• **PETUNJUK LATIHAN**
Lanjutkan tulisan tentang Joey Alexander di bawah ini, mulai tepat setelah kalimat terakhirnya.

• **TEKS SUMBER**
<<<<
Tuesday, February 16, 2016

Congrats to Joey!

Well, memang Joey Alxander are a phonemenon. Bikin kita jadi "melek". Indonesia (ternyata) bisa!
Bisa apa? Bisa menembus musik internasional ya. Ga perlu terlalu apa ya, "rendah diri" di pergaulan internasional.

Banyak yang berjuang begitu rupa. Jungkir balik, demi bisa menembus pergaulan musik dunia. Masuk di jajaran musik  internasional. Susahnya minta ampun.Tuntutan utama kerja keras dan keras dan lebih keras lagi. Keberuntungan atau nasib baik? Ok, bisa juga disebutkan soal punya kebetuntungan.
Tapi sosok Joey Alexander, yang bukan lagi "anak-anak" ya. Saya kok kalau dibilang anak-anak, langsung kebawa ke"Idola Cilik"? He he he he. Badan atau fisiknya Joey kecil memang, imut-imut, kayak Harry Potter muda. Tapi inget, hari ini dia sudah 12 tahun. Sudah remaja lho.
Dan ia sudah diperjuangkan, tentunya juga ia sendiri berjuang, sejak 3-4 tahun lalu. Mulai dari tampil di jazz gigs tanah air, melamar main di berbagai event sampai festival. Kemudian memperoleh kesempatan ke luar. Ga tanggung-tanggung, ke Amerika jack! Dan ia, bersama kedua orang tuanyapun berangkatlah.

Joey beruntung? Lebih dari soal "nasib baik". Joey punya talenta luar biasa. Mumpuni. Bakat beneran. Dalam waktu cepat, ia telah mampu .... "berbahasa jazz" dengan baik dan benar. Mencengangkan. Mengejutkan! Terutama mengejutkan publik Amerika, sebagai tanah kelahirannya jazz. Pusat kehidupan jazz dunia. Bahasa jazz itu kan, miliknya mereka.
>>>>
• **INFORMASI YANG DIBERIKAN**
<<<<
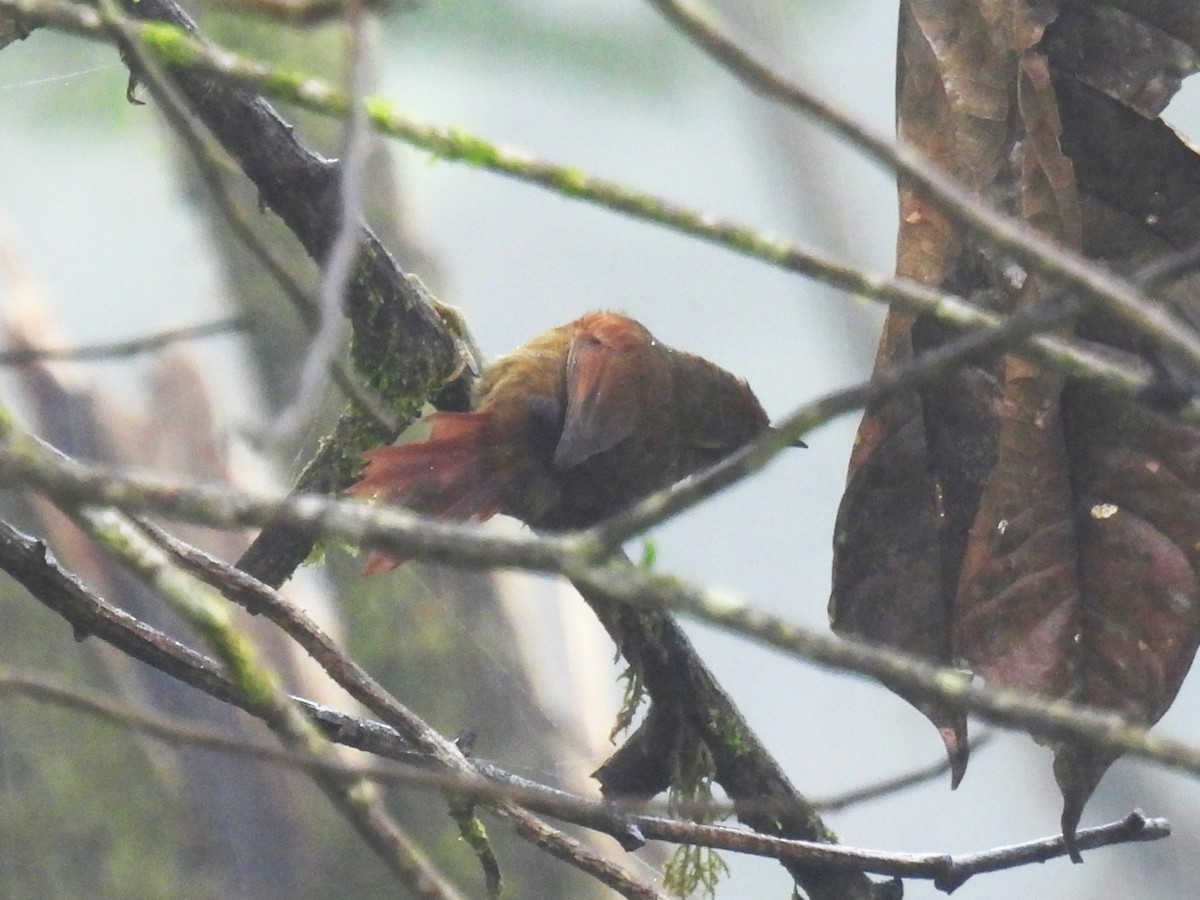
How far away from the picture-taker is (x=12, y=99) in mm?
2445

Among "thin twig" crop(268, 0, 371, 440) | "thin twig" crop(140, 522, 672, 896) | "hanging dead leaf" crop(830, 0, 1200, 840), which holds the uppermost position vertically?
"hanging dead leaf" crop(830, 0, 1200, 840)

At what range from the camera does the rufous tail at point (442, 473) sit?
1418 millimetres

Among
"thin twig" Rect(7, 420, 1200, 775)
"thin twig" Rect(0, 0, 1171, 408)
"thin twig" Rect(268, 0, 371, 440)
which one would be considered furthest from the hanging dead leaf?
"thin twig" Rect(268, 0, 371, 440)

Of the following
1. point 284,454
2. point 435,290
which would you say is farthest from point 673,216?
point 435,290

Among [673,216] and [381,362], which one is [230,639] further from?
[381,362]

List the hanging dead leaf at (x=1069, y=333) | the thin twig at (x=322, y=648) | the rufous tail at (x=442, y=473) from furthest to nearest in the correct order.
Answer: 1. the rufous tail at (x=442, y=473)
2. the thin twig at (x=322, y=648)
3. the hanging dead leaf at (x=1069, y=333)

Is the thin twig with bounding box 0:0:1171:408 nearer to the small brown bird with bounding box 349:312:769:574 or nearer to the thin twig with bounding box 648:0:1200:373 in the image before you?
the thin twig with bounding box 648:0:1200:373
>>>>
• **HASIL LATIHAN**
Menilik akan pergerakan musik Indonesia. Dengan para musisi, artis penyanyi dan grup bandnya. Bisa main di luar negeri saja, sudah senangnya minta ampun. Walau, ternyata tampil di depan publik yang sama-sama orang Indonesia. Di acara bertema, kayak Malam Indonesia. Yang penting luar negeri. Banyak yang begitu kok.
Atau yang keluar negeri karena masuk lewat festival-festival musik internasional, di Eropa, Amerika juga Asia. Bisa lulus masuk festival itu, sudah "anugerah terindah" lho. Walau mungkin ya, belum jadi juara, kalau festivalnya itu adalah kontes  atau kompetisi. Atau kalaupun juara, kontesnya sebenarnya baru dan "belum populer". Eh dapatnya di panggung kecil, bukan main-stage, ya sudah yang penting internasional.

Atau ada lagi, ada juga yang keluar negeri karena punya duit banyak. Jadi "beli" kesempatan tuh. Ya bisa juga begitu. Yang penting show di negeri orang. Ada atau ga penontonnya, itu nomer dua, bahkan nomer lima kali. Kan yang pneting bisa jadi News, bahwa si artis atau grup band itu, main di negeri orang.
Sudah go international, begitu bahasa kerennya.

Dan keluar negeri, tampil di acara-acara musik. Di blow-up besar-besaran. Walau nyatanya aktifitasnya tetap belum "dianggap" publik musik internasional. Tapi kan, yang lebih penting, gimana di create menjadi "prestasi"? Sudah bisa menembus musik internasional! Walau kelanjutannya, ga jelas juga.

Joey masih muda belia. Itu salah satu nilai tambahnya. Pentas musik internasional, apalagi sekelas Grammy, Amerika, apa lagi "pop-charts" ya. Lihat saja, makin banyak yang tampilitu memang yang usia remaja. Makin muda dan tambah muda! Kalau yang ngepop-ngepop, dan cewek, makin muda saja. Muda-muda, sudah seksi dan "berani".Sulit untuk bersaing rasanya, untuk pop-scene, buat yang usia lebih "matang". Kalau tidak spesial banget, dan ya gitu deh...."beruntung", sukses di kancah musik dunia itu akhirnya, jadi mimpi saja.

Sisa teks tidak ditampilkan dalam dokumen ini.